→ **GIVEN INSTRUCTION 1**: Copy out, word for word, every line of the records from the one containing "Which one is farthest" down through the one containing "8.70 metres".

Posted by Manfred Nowak
in reply to Martin Nowak

Manfred Nowak

Posted in reply to Martin Nowak

Martin Nowak wrote:
> AFAIK Parser expression grammars handle ambiguity through prioritization.

My statement about ambiguity is taken from the first sentence of chapter 7 of "Parsing Expression Grammars: A Recognition-Based Syntactic Foundation" by Brian Ford: http://pdos.csail.mit.edu/papers/parsing%3Apopl04.pdf:

| Parsing expression grammars provide a [...] foundation for [...] | languages that are designed to be unambiguous.

-manfred

November 05, 2013

Posted by Martin Nowak
in reply to Philippe Sigaud

Martin Nowak

Posted in reply to Philippe Sigaud

On 11/04/2013 06:52 AM, Philippe Sigaud wrote:
> Do you know what part of the D grammar makes it non-LALR(1)?

At least function and template function declarations are not even LR(1).
You need to look for a second left parenthesis to distinguish both.

It's fairly easy to solve this though.
1. Add a new token r")[ ]*("
2. Add an alternate rule that never matches but forces the parser to look behind the closing paren of the function arguments.
...

November 05, 2013

Posted by Dmitry Olshansky
in reply to Philippe Sigaud

Dmitry Olshansky

Posted in reply to Philippe Sigaud

05-Nov-2013 20:55, Philippe Sigaud пишет:
> On Tue, Nov 5, 2013 at 3:54 PM, Dmitry Olshansky <dmitry.olsh@gmail.com
> <mailto:dmitry.olsh@gmail.com>> wrote:
>
>
>     I was also toying with the idea of exposing Builder interface for
>     std.regex. But push/pop IMHO are better be implicitly designed-out:
>
>     auto re =
>     atom('x').star(charClass(__unicode.Letter),atom('y')).__build();
>
>     ... and letting the nesting be explicit.
>
>     Is the same as:
>     auto re = regex(`x(?:\p{L}y)*`);
>
>     Aimed for apps/libs that build regular expressions anyway and have
>     no need in textual parser.

→ **GIVEN INSTRUCTION 2**: Continue the forum thread on parsing D's grammar from where it stops.

→ **MATERIAL PROVIDED**:
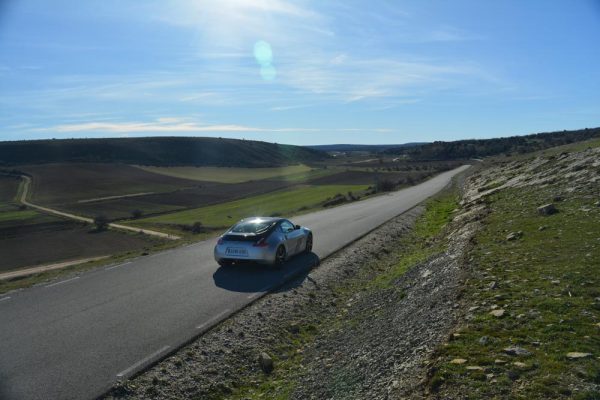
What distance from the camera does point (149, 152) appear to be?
14962 centimetres

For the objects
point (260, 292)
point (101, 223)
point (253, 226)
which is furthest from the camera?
Answer: point (101, 223)

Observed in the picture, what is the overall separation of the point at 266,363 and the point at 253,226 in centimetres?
591

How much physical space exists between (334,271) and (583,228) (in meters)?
6.03

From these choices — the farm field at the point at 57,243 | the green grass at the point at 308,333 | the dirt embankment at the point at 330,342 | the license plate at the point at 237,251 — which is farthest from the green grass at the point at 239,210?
the dirt embankment at the point at 330,342

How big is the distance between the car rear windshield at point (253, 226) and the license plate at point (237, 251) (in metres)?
0.63

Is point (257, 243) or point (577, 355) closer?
point (577, 355)

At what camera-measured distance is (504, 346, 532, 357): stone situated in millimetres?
4716

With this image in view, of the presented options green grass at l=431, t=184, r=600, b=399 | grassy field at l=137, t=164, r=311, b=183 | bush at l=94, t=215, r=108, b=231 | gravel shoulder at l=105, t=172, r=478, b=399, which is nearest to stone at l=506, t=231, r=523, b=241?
green grass at l=431, t=184, r=600, b=399

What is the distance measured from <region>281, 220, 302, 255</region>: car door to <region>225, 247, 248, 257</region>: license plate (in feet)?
4.74

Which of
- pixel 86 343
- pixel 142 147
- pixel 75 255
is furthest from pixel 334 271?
pixel 142 147

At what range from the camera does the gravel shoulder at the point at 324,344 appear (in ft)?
18.1

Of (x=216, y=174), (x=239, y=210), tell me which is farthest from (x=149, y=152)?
(x=239, y=210)

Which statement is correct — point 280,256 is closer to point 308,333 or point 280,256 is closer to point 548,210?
point 308,333

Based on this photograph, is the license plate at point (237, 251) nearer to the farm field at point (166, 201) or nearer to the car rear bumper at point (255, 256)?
the car rear bumper at point (255, 256)
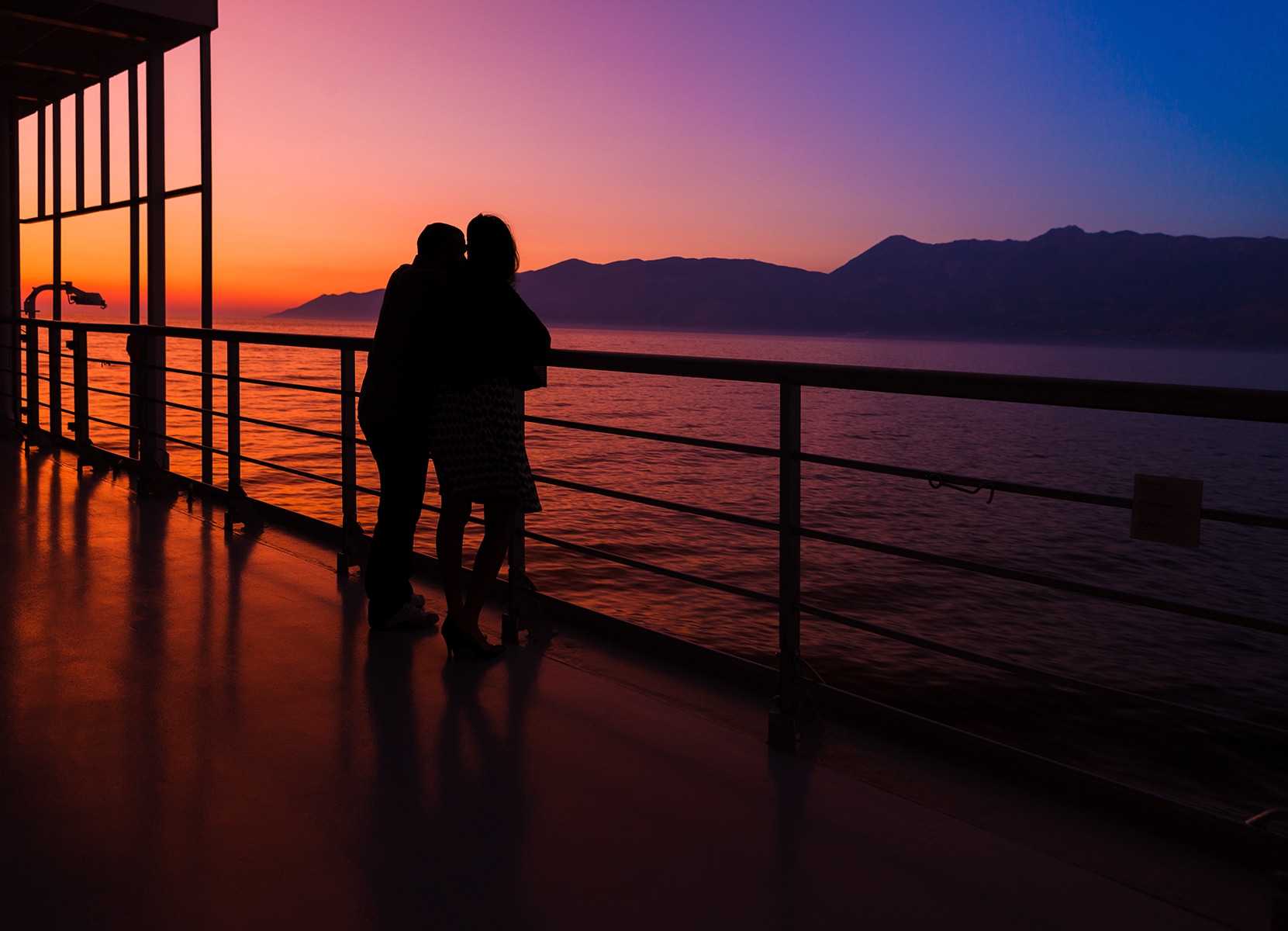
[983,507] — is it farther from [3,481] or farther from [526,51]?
[3,481]

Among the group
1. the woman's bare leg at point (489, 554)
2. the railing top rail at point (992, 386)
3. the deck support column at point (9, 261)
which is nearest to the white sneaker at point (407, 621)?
the woman's bare leg at point (489, 554)

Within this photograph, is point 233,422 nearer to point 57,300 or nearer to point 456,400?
point 456,400

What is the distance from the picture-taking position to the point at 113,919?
1502 millimetres

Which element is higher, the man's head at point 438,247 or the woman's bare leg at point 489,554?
the man's head at point 438,247

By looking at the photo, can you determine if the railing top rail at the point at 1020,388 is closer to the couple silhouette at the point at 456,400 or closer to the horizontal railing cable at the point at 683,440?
the horizontal railing cable at the point at 683,440

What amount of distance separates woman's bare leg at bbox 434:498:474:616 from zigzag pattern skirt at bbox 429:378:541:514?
0.10m

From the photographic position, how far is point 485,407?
2.76 meters

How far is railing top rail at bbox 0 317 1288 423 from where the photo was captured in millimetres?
1540

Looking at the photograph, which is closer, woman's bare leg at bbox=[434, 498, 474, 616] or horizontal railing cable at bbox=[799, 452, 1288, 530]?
horizontal railing cable at bbox=[799, 452, 1288, 530]

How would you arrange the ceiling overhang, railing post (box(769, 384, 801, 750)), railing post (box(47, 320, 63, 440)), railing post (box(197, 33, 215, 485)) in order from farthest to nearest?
railing post (box(47, 320, 63, 440)) → railing post (box(197, 33, 215, 485)) → the ceiling overhang → railing post (box(769, 384, 801, 750))

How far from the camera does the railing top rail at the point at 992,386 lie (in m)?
1.54

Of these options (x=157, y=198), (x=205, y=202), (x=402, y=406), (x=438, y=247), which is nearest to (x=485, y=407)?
(x=402, y=406)

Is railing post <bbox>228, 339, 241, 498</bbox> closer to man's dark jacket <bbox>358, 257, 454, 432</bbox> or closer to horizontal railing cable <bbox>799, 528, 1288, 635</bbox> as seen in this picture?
man's dark jacket <bbox>358, 257, 454, 432</bbox>

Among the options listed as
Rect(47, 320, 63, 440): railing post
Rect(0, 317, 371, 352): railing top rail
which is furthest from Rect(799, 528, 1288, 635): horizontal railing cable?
Rect(47, 320, 63, 440): railing post
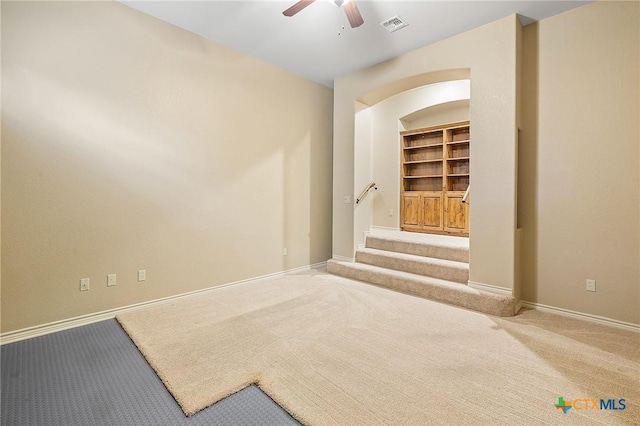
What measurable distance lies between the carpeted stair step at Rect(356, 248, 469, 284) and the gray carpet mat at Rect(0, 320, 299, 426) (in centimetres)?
274

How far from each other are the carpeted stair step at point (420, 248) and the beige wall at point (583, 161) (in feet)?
2.58

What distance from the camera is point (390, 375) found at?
1.95 metres

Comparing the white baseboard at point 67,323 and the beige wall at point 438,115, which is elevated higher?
the beige wall at point 438,115

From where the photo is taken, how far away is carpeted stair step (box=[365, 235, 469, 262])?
3939 mm

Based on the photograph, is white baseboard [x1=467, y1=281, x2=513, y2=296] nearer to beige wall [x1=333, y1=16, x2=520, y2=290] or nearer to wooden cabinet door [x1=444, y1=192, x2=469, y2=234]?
beige wall [x1=333, y1=16, x2=520, y2=290]

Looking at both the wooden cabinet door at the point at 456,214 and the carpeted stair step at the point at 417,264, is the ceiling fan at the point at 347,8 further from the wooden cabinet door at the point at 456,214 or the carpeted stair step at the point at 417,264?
the wooden cabinet door at the point at 456,214

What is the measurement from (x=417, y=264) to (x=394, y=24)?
293 centimetres

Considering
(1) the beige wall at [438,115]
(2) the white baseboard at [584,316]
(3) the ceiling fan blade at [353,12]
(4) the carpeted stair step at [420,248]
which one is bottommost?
(2) the white baseboard at [584,316]

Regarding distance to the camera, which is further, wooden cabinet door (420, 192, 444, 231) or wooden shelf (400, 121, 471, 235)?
wooden cabinet door (420, 192, 444, 231)

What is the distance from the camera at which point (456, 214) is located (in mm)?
5605

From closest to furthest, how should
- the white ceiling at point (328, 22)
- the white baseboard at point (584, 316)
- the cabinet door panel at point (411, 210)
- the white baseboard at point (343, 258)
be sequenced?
the white baseboard at point (584, 316)
the white ceiling at point (328, 22)
the white baseboard at point (343, 258)
the cabinet door panel at point (411, 210)

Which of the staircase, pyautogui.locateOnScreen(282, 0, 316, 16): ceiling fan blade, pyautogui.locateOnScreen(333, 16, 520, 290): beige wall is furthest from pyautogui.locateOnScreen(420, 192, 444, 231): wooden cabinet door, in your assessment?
pyautogui.locateOnScreen(282, 0, 316, 16): ceiling fan blade

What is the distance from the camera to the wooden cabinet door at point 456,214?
5.50 metres

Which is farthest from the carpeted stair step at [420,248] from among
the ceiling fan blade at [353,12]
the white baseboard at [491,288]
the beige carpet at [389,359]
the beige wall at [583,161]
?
the ceiling fan blade at [353,12]
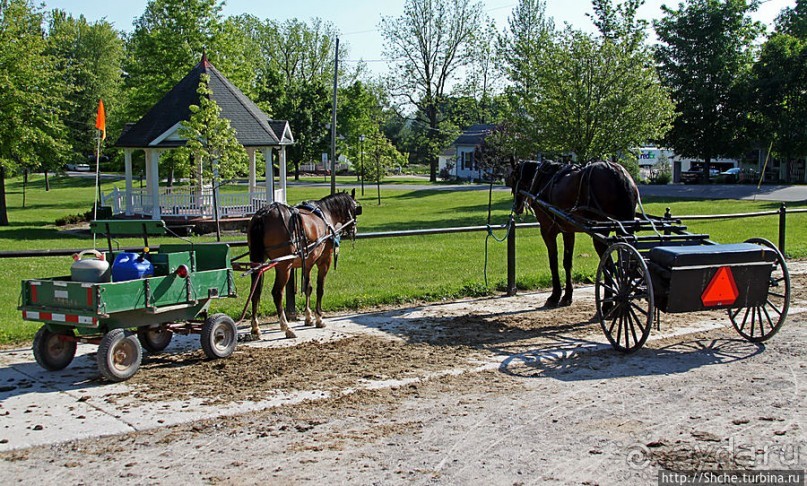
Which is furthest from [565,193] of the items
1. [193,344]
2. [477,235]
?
[477,235]

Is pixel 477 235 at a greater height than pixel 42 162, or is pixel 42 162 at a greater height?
pixel 42 162

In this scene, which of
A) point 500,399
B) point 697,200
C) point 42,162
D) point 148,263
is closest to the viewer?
point 500,399

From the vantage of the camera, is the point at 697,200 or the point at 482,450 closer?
the point at 482,450

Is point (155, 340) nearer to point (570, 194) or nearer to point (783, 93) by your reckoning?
point (570, 194)

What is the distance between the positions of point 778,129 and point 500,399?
1803 inches

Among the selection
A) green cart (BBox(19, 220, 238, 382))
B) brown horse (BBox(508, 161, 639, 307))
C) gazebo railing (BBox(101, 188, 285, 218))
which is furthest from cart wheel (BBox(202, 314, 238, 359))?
gazebo railing (BBox(101, 188, 285, 218))

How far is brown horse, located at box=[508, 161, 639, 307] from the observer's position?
Answer: 10.5 meters

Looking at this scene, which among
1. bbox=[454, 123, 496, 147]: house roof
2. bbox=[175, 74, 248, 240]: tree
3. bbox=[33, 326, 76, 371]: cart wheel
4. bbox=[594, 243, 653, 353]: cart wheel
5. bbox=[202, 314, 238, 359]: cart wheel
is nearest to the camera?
bbox=[33, 326, 76, 371]: cart wheel

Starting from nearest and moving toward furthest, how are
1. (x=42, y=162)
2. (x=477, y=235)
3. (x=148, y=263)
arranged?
(x=148, y=263) → (x=477, y=235) → (x=42, y=162)

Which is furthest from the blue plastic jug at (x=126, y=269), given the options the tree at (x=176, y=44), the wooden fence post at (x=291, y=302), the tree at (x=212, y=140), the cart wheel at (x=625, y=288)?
the tree at (x=176, y=44)

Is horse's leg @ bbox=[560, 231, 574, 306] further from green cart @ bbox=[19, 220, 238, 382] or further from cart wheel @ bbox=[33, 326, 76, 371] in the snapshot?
cart wheel @ bbox=[33, 326, 76, 371]

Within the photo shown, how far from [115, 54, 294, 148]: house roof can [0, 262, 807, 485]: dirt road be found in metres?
23.0

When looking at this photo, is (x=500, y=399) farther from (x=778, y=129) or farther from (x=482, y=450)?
(x=778, y=129)

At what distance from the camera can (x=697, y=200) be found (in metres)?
40.6
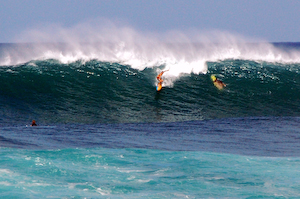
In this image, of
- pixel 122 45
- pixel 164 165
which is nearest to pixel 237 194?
pixel 164 165

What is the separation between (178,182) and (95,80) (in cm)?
1861

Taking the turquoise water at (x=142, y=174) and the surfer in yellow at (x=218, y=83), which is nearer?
the turquoise water at (x=142, y=174)

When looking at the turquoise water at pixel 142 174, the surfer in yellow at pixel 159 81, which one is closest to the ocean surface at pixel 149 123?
the turquoise water at pixel 142 174

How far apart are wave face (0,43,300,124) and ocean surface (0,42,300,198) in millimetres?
75

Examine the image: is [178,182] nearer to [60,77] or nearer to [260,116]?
[260,116]

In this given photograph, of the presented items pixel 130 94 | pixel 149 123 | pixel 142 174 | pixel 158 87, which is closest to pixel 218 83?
pixel 158 87

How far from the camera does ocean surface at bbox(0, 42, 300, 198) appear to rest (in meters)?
12.0

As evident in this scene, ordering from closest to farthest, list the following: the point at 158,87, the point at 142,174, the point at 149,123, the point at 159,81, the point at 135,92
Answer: the point at 142,174, the point at 149,123, the point at 135,92, the point at 158,87, the point at 159,81

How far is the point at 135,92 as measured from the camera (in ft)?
91.0

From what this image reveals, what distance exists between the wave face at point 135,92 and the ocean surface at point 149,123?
75mm

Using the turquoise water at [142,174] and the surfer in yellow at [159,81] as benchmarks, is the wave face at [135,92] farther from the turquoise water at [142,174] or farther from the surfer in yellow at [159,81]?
the turquoise water at [142,174]

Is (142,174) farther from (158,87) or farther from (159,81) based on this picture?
(159,81)

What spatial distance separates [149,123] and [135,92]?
652 cm

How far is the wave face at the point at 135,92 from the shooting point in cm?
2353
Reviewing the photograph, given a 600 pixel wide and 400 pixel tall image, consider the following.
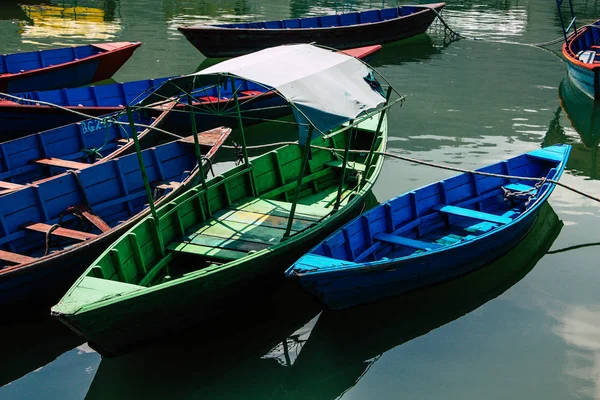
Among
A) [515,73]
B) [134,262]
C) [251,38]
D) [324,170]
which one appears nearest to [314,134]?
[134,262]

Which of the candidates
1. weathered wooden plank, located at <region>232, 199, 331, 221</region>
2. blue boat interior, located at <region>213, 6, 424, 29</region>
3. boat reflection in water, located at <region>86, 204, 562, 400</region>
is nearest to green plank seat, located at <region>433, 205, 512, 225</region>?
boat reflection in water, located at <region>86, 204, 562, 400</region>

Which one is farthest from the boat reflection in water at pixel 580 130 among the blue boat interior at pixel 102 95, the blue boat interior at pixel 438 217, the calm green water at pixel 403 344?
the blue boat interior at pixel 102 95

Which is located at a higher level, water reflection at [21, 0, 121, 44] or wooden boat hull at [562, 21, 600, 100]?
water reflection at [21, 0, 121, 44]

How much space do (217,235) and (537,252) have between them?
530cm

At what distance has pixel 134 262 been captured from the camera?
8.70 metres

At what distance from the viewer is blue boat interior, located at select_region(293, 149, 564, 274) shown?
Result: 367 inches

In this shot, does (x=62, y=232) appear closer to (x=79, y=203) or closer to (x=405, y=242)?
(x=79, y=203)

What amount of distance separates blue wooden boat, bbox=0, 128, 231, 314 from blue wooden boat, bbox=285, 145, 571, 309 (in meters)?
2.85

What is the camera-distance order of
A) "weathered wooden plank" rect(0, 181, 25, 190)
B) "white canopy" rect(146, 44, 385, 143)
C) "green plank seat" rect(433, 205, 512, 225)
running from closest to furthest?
→ "white canopy" rect(146, 44, 385, 143) → "green plank seat" rect(433, 205, 512, 225) → "weathered wooden plank" rect(0, 181, 25, 190)

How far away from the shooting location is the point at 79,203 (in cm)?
1059

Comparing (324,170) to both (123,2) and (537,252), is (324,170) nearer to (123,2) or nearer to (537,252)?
(537,252)

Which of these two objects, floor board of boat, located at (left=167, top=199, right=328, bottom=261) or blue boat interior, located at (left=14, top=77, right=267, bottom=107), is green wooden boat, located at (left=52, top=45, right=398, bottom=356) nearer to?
floor board of boat, located at (left=167, top=199, right=328, bottom=261)

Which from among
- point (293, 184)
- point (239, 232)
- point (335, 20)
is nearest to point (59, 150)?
point (293, 184)

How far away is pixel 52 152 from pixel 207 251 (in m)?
4.98
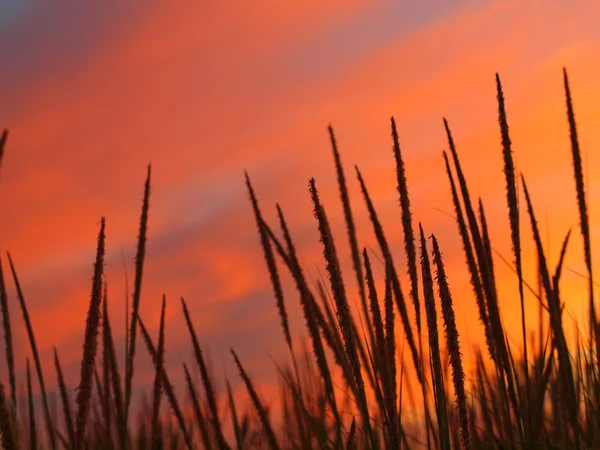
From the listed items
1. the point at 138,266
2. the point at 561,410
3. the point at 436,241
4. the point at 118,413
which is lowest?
the point at 561,410

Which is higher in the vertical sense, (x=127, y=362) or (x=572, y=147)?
(x=572, y=147)

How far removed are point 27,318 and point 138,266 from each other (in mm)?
370

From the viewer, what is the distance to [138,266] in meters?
2.54

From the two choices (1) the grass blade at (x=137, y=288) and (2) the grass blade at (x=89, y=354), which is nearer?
(2) the grass blade at (x=89, y=354)

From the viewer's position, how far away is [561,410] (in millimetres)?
2693

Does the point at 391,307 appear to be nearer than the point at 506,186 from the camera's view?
Yes

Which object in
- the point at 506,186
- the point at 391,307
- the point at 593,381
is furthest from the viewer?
the point at 593,381

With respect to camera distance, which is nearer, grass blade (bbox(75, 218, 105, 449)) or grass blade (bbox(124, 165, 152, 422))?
grass blade (bbox(75, 218, 105, 449))

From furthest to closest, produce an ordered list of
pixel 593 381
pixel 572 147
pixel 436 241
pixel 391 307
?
pixel 572 147, pixel 593 381, pixel 391 307, pixel 436 241

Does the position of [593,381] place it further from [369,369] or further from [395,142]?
[395,142]

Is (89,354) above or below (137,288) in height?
below

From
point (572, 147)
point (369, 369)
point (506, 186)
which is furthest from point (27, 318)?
point (572, 147)

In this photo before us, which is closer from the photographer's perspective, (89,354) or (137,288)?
(89,354)

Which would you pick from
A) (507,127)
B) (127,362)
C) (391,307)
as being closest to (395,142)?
(507,127)
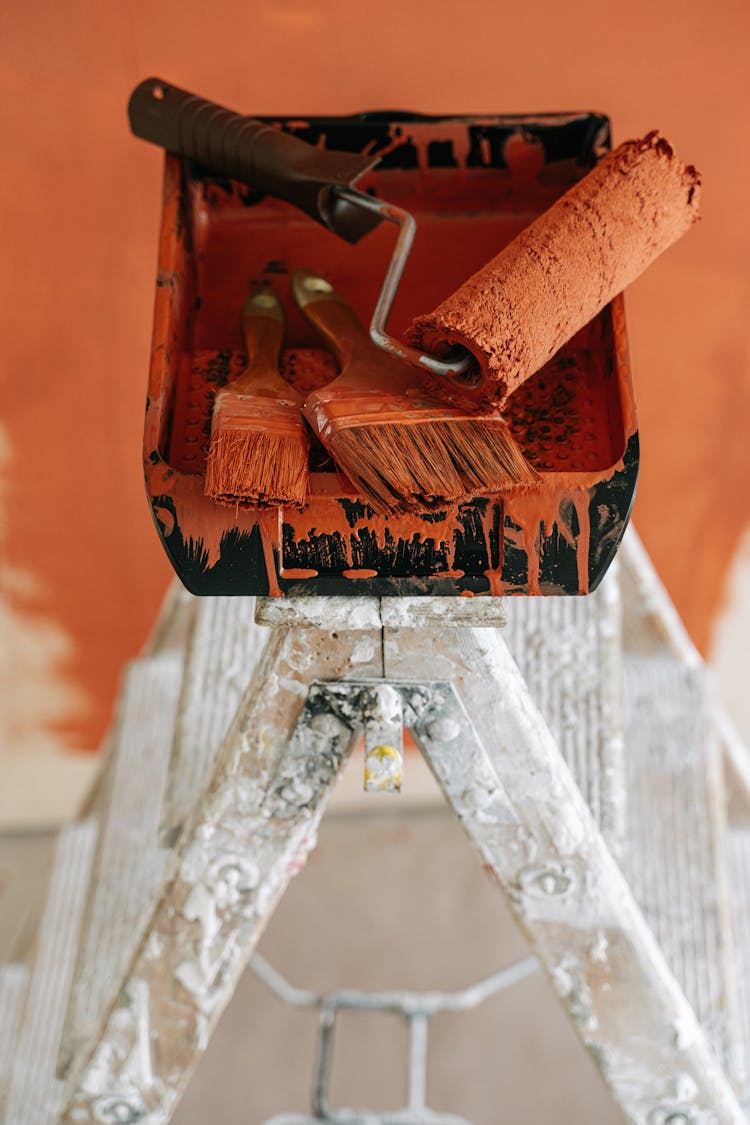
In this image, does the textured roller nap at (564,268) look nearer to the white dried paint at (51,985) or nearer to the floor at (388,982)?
the white dried paint at (51,985)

→ **RESPONSE 1**:
Which one is farthest from the boat reflection in water at pixel 580 130 among the blue boat interior at pixel 102 95, the blue boat interior at pixel 438 217, the calm green water at pixel 403 344?
the blue boat interior at pixel 102 95

Which is located at a higher level, water reflection at [21, 0, 121, 44] or wooden boat hull at [562, 21, 600, 100]?
water reflection at [21, 0, 121, 44]

How much space do (217,235) and (537,252) have between them?
530cm

At what distance has pixel 134 262 been captured from the camera?
8.70 metres

→ **RESPONSE 2**:
>
> Another possible advantage is to reference external names inside your
> construction, thus naming other regexen or refencing external variables
> to deposit backreferences inside them.

Actually it's a bad, bad idea. It has nice potential to destroy all optimization opportunities and performance guarantees of it (like being linear in time, and that only works today w/o funky extensions used).

After all I'm in a curious position of having to do some work at R-T as well where you can't always just generate some D code ;)

What would be real nice though is to let users register their own dictionary of 'tokens' from that. Then things like Ipv4 pattern or domain name pattern as simple as `\d` pieces they use today (say with \i{user-defined-name}).

> All in all, to get a regex
> construct that can interact with the external word.

Well, I think of some rather interesting ways to do it even w/o tying in some external stuff as building blocks. It's rather making std.regex itself less rigid and more lean (as in cheap to invoke). Then external modules may slice and dice its primitives as seen fit.

>
>     What ANTLR does is similar technique - a regular lookahead to
>     resolve ambiguity in the grammar (implicitly). A lot like LL(k) but
>     with unlimited length (so called LL(*)). Of course, it generates
>     LL(k) disambiguation where possible, then LL(*), failing that the
>     usual backtracking.
>
> I liked that idea since the author added it to ANTLR, but I never used
> it since.
> I wonder whether that can be implemented inside another parser generator
> or if it uses some specific-to-ANTLR internal machinery.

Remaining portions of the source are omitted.